There was a period (I don't know why) I repeatedly wrote the file on which I wanted to work on with the syntax
command <file> </path/to/directory/containing/the/file>
instead of
command </path/to/the/file>
easy to understand where this led, right? ;)

One day, I wanted to delete everything in my usb pendrive, mounted under /mnt, so I did (while being in my $HOME):
rm -r * /mnt
I wondered why the process were taking so much to finish and why the activity led of my HD was blinking so rapidly and for so much time, to discover with a ls -l later what exactely happened... :eek:
 
tcsh(1) has an interesting option.

Code:
       rmstar (+)
               If set, the user is prompted before `rm *' is executed.

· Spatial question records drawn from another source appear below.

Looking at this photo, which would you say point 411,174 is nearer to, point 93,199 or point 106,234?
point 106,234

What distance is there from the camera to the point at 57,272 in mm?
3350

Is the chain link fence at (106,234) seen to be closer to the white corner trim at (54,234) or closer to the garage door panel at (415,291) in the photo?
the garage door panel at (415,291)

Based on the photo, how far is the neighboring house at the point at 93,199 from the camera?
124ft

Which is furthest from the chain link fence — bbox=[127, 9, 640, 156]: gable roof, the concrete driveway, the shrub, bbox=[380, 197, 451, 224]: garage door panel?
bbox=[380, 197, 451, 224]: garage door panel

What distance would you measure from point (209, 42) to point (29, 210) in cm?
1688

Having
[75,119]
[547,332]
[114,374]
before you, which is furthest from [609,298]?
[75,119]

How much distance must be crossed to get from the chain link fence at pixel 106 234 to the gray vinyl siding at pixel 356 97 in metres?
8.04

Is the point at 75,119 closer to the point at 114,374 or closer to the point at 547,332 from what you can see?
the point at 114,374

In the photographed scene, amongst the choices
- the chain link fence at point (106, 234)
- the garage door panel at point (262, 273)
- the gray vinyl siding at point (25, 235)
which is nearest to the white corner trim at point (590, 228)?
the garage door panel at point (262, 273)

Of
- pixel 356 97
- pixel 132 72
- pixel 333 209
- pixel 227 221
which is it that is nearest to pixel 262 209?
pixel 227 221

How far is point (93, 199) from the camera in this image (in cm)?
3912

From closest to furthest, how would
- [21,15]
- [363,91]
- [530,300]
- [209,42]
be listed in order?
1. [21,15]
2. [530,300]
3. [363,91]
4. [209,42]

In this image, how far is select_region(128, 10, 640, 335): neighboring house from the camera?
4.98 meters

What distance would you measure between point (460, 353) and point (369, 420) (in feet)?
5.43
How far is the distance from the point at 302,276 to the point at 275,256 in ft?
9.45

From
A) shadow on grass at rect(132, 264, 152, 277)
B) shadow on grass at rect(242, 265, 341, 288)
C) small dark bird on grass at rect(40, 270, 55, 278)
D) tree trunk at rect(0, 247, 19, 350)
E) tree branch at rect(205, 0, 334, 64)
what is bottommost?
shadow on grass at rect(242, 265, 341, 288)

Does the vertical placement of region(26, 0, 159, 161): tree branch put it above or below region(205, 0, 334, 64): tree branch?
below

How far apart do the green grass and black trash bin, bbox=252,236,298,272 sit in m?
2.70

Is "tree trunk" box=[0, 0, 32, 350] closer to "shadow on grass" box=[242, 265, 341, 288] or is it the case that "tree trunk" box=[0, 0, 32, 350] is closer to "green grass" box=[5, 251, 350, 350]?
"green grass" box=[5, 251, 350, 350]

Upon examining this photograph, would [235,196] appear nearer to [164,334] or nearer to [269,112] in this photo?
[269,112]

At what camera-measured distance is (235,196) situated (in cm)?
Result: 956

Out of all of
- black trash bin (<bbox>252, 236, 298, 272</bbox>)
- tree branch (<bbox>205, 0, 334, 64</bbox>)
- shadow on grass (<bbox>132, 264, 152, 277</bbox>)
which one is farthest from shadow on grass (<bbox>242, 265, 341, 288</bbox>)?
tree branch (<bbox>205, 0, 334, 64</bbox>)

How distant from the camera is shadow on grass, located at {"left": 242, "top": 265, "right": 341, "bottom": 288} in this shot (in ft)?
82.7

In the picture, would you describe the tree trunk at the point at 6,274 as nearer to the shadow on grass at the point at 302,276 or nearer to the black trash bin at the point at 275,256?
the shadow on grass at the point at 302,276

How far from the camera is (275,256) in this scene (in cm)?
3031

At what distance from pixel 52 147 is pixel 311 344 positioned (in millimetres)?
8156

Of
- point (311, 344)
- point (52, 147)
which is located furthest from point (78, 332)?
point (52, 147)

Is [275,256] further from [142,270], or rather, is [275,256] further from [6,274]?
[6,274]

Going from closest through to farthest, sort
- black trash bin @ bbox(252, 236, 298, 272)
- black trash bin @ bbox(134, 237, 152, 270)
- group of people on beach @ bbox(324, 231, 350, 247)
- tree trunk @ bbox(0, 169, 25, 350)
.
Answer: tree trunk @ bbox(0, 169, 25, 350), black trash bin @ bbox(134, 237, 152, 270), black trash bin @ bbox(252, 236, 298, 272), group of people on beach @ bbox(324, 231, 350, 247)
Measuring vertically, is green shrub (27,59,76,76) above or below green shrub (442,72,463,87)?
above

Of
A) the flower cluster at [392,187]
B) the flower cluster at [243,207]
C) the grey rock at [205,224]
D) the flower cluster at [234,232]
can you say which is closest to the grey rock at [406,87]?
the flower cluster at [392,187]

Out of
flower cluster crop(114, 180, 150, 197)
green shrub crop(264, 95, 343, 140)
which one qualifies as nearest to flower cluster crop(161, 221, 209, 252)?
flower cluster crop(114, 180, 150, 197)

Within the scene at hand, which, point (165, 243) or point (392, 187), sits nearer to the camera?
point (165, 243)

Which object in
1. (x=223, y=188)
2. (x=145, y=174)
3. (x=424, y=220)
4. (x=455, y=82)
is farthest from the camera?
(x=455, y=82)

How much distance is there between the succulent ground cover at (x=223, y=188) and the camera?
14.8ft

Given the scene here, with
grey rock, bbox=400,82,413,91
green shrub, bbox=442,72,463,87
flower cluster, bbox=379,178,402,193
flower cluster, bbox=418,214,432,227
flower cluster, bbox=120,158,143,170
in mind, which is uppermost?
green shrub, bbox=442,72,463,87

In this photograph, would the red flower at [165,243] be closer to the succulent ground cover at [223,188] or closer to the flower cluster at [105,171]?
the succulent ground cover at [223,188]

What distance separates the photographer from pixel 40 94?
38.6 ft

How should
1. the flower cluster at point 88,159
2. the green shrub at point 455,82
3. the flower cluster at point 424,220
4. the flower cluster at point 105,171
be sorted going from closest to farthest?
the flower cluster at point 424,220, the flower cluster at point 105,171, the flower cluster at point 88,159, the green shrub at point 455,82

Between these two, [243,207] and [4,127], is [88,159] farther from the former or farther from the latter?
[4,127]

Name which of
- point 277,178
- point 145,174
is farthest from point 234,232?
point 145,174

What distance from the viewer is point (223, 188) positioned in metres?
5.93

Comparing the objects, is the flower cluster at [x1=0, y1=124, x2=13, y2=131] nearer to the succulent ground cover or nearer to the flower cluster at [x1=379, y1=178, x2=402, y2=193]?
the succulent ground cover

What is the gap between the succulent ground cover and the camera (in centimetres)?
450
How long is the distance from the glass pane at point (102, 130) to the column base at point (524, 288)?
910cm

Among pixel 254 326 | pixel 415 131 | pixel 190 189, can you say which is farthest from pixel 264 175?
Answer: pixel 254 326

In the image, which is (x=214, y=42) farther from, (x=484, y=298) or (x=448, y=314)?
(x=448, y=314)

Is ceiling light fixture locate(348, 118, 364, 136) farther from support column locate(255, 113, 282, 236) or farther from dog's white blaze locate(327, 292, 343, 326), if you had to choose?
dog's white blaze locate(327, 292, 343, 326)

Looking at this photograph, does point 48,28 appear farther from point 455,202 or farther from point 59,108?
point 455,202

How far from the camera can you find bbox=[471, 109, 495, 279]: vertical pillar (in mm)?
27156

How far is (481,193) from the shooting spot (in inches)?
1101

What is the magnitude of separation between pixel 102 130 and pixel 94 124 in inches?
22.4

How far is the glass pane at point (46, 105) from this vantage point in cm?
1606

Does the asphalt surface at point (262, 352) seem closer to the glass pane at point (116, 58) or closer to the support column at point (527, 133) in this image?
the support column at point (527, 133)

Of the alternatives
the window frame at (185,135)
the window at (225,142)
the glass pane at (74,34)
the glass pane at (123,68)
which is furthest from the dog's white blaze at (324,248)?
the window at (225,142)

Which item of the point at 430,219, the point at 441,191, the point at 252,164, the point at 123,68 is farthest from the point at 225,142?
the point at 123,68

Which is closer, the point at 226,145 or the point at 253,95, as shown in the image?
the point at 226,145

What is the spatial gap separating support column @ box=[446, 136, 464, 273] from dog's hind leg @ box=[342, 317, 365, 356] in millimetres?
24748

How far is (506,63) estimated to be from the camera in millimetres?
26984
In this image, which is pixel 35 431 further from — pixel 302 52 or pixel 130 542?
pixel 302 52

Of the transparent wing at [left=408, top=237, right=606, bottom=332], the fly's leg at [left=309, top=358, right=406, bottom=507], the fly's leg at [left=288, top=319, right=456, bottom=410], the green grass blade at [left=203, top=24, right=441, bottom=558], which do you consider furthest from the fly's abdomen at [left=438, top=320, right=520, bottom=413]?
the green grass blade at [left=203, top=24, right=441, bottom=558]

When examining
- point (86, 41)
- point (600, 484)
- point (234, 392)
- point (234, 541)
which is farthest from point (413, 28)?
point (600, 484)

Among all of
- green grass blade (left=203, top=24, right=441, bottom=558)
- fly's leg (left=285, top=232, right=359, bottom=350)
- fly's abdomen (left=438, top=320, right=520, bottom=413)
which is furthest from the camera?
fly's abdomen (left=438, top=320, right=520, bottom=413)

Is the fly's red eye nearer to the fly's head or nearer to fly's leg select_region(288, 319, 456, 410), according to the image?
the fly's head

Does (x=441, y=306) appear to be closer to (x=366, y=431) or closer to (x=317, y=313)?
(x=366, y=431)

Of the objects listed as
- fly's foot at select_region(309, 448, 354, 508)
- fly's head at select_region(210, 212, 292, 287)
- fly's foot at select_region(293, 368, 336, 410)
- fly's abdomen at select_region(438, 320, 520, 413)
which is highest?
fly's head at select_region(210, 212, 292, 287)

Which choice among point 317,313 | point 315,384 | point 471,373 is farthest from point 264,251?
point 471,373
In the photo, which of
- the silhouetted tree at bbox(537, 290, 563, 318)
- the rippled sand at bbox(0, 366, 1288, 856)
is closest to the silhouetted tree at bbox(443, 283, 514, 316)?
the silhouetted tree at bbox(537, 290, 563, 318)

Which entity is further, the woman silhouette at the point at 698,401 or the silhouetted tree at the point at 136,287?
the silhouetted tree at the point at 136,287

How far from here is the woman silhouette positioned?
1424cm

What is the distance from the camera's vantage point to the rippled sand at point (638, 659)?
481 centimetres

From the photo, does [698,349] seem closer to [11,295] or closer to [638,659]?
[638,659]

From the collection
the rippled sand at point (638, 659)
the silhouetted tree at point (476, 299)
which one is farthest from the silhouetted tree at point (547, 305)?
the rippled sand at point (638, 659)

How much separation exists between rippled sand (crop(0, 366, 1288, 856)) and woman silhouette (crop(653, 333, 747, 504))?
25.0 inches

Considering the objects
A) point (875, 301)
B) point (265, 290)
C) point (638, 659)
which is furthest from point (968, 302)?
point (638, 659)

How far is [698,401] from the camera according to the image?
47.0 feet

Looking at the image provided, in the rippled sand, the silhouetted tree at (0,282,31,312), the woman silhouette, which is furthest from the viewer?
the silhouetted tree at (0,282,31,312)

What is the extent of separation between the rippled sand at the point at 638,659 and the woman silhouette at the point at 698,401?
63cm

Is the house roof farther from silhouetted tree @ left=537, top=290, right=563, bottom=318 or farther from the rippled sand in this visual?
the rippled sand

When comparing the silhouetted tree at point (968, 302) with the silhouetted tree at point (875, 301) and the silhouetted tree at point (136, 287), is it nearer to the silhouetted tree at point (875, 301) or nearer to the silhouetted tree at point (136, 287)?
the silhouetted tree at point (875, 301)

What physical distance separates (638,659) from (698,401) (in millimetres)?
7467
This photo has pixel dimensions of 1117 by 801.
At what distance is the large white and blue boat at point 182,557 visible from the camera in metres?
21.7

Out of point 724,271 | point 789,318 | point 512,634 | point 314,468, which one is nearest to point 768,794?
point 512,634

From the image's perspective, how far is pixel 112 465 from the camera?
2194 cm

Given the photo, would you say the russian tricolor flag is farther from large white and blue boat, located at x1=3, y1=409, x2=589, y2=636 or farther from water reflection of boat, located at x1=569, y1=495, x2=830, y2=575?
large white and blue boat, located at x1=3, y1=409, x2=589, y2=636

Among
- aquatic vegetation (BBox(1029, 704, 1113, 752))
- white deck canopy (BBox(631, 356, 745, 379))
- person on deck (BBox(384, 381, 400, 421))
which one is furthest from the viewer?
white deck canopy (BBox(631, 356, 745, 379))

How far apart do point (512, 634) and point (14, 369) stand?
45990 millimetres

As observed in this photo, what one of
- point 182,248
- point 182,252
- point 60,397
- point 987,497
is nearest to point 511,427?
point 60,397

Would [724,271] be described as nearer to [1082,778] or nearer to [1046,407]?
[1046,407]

Won't help much if you blindly enter "Y" of course. It should make you stop and think. I simply stopped using rm * and always include a directory (relative or absolute) i.e. rm -rf ports/* or rm -rf /usr/ports/*. Still a bit weary to use in scripts; rm -rf ${SOMEDIR}/* is dangerous if $SOMEDIR doesn't contain what you expect, or is empty :eek:
 
dd to the wrong device, which comprised a single ZFS pool with:
  • a non-encrypted file system
  • an encrypted file system where I kept nearly all my virtual hard disks for VirtualBox.
I stopped soon after realising my mistake. IIRC only two of the virtual disks were wrecked.